Cole wanted to summon another ball of fire, and cast it at the son of a bitch, but he knew he had to do everything possible to avoid killing Garrison. Angela loved her brother, despite the fact he had gone insane, and if he had a chance to save him from himself, he needed to do it.
Garrison shook violently, his spine suddenly lengthening, his shoulders broadening. His clothes ripped at the seams, as brown fur burst out of the material. Fangs sprung from his mouth, claws elongating, and coarse fur grew from hidden hair follicles, covering his pale skin. Within minutes, he had transformed int
o a large, brown bear, with glowing, orange eyes. He snarled at Cole, his eyes blazing with fury.
Charging at Cole, he roared in outrage, followed by a brutal clash between the two bears. Angela’s eyes widened in horror, as she watched her brother attack Cole, his fangs clamping down on his shoulder, tearing fur and flesh away. Blood slayed across the room, and Cole howled in pain, thrashing back at Garrison in a frenzy of fur, and claws.
Crying out, Angela tried to reason with Garrison, warning him that it was over, that he didn’t have to do this, that he could stop the madness, but Garrison ignored her.
The other men in the room fled for their lives, disappearing out the door, desperate to put as much distance between themselves, and the battle. Raina turned, intent on following the men, and stopping them from getting away, but Cole bellowed at her, a growl that told her not to leave, to help Angela, to stay with them.
Coming at Cole again, too far gone with anger and bloodlust to be reasoned with, Garrison rushed at him, as Cole dodged the hulking mass hurtling toward him, and swiped at his opponent, blood rushing from the gash on Garrison’s neck. His roar of pain was deafening, until he came crashing toward Cole again, refusing to give up.
With a swift movement, Raina raised her hands out in front of her, balls of blue fire swirling in her palms. Her expression was etched in sadness, and she looked at Angela with sorrow in her eyes, at what she was about to do. “He’s too far gone, Angie… I’m so sorry, but I have to stop him.”

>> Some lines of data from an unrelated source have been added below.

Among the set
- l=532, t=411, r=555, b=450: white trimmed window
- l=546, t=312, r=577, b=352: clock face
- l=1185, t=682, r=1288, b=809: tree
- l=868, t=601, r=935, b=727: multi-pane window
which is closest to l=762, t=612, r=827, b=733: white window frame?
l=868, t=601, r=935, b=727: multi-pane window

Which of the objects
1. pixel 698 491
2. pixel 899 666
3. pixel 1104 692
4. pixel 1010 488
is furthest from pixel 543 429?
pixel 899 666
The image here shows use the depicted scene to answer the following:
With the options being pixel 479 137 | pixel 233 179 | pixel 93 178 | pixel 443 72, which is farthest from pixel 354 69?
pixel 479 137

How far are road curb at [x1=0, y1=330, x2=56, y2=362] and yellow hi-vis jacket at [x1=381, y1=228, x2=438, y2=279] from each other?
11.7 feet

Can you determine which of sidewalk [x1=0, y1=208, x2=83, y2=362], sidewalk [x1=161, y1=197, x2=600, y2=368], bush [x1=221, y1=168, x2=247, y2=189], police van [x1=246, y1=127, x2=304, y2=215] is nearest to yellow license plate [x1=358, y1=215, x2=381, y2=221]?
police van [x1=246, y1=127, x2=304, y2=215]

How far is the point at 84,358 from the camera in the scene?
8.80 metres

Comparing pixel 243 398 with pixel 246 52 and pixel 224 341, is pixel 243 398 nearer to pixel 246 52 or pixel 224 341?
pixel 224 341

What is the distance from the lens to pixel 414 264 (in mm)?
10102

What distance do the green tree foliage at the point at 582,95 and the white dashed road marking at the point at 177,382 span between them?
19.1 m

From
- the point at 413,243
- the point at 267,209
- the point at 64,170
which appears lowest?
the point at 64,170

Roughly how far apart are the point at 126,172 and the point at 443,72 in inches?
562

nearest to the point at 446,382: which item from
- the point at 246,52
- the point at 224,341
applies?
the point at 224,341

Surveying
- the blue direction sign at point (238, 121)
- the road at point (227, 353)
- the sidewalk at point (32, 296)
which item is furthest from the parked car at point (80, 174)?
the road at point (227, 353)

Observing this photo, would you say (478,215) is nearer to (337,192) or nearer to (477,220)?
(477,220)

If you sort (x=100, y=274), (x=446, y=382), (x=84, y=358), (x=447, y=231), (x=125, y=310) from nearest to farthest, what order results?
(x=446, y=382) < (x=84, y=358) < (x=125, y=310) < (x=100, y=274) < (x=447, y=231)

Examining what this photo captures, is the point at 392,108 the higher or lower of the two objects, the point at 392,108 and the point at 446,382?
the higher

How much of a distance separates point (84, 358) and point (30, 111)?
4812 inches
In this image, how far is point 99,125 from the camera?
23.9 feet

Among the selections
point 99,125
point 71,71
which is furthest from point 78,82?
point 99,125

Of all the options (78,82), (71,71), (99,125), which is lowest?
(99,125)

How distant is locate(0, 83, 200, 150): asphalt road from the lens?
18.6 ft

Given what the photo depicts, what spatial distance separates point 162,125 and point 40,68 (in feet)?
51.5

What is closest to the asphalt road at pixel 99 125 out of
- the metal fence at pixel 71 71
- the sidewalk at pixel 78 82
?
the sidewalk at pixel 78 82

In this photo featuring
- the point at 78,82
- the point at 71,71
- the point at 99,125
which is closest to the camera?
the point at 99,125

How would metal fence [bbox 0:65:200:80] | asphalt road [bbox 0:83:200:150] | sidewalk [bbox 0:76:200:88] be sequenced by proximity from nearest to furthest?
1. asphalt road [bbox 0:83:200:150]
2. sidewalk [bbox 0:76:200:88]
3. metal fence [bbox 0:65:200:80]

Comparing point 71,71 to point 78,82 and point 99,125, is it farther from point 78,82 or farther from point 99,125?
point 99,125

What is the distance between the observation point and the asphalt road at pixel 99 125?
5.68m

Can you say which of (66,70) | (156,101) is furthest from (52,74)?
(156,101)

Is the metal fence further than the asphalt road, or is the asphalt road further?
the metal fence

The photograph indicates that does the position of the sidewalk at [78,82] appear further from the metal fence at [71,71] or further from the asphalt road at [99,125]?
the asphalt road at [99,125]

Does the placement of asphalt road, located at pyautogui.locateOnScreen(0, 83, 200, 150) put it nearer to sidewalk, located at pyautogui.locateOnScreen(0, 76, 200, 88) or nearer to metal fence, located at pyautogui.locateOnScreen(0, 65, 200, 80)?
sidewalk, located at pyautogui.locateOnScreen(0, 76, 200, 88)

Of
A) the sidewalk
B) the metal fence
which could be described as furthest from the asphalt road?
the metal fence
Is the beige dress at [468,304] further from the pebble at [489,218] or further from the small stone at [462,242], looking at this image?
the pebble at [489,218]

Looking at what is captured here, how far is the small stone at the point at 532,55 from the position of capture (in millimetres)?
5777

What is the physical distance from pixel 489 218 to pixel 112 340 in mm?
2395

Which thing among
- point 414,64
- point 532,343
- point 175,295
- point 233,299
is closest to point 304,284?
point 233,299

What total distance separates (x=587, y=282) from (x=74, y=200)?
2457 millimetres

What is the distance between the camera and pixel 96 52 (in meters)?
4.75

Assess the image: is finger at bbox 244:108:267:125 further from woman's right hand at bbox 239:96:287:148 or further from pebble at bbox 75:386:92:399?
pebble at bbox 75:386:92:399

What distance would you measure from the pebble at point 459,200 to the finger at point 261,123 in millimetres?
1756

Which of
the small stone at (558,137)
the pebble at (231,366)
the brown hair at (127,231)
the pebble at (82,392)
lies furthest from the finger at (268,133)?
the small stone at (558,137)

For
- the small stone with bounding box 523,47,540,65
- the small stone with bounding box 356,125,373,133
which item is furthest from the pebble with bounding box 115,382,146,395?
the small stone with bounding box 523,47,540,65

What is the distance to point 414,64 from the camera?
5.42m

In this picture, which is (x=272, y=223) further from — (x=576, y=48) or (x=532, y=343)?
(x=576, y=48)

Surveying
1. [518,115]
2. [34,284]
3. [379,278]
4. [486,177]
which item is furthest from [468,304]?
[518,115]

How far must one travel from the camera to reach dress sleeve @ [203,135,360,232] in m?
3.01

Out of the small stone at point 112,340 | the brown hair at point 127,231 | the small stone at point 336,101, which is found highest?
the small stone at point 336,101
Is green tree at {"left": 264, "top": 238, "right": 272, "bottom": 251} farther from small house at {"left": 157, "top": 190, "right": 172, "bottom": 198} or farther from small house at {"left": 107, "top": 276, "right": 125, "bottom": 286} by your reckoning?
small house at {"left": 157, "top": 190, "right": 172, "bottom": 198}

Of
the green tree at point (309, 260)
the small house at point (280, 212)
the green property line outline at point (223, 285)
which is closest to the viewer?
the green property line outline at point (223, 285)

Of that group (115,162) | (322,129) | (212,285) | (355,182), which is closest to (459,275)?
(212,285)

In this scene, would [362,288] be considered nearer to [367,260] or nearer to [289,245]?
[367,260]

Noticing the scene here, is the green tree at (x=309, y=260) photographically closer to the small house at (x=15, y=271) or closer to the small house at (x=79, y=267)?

Angela nodded, as tears rolled down her face. “I know. I know, Raina.”
Raina focused her attention on the two bears, waiting for Cole to put enough distance between them so that she wouldn’t hurt him when she threw the fire their way. When she got her chance, she aimed the ball of fire toward the mass of fur, hitting Garrison in the back of the head. The bear turned toward her, mouth seething with fangs and saliva, his claws out and ready to swipe.
Cole lifted his paws and grappled onto Garrison, pulling him into his arms, his large arms wrapping around Garrison’s neck.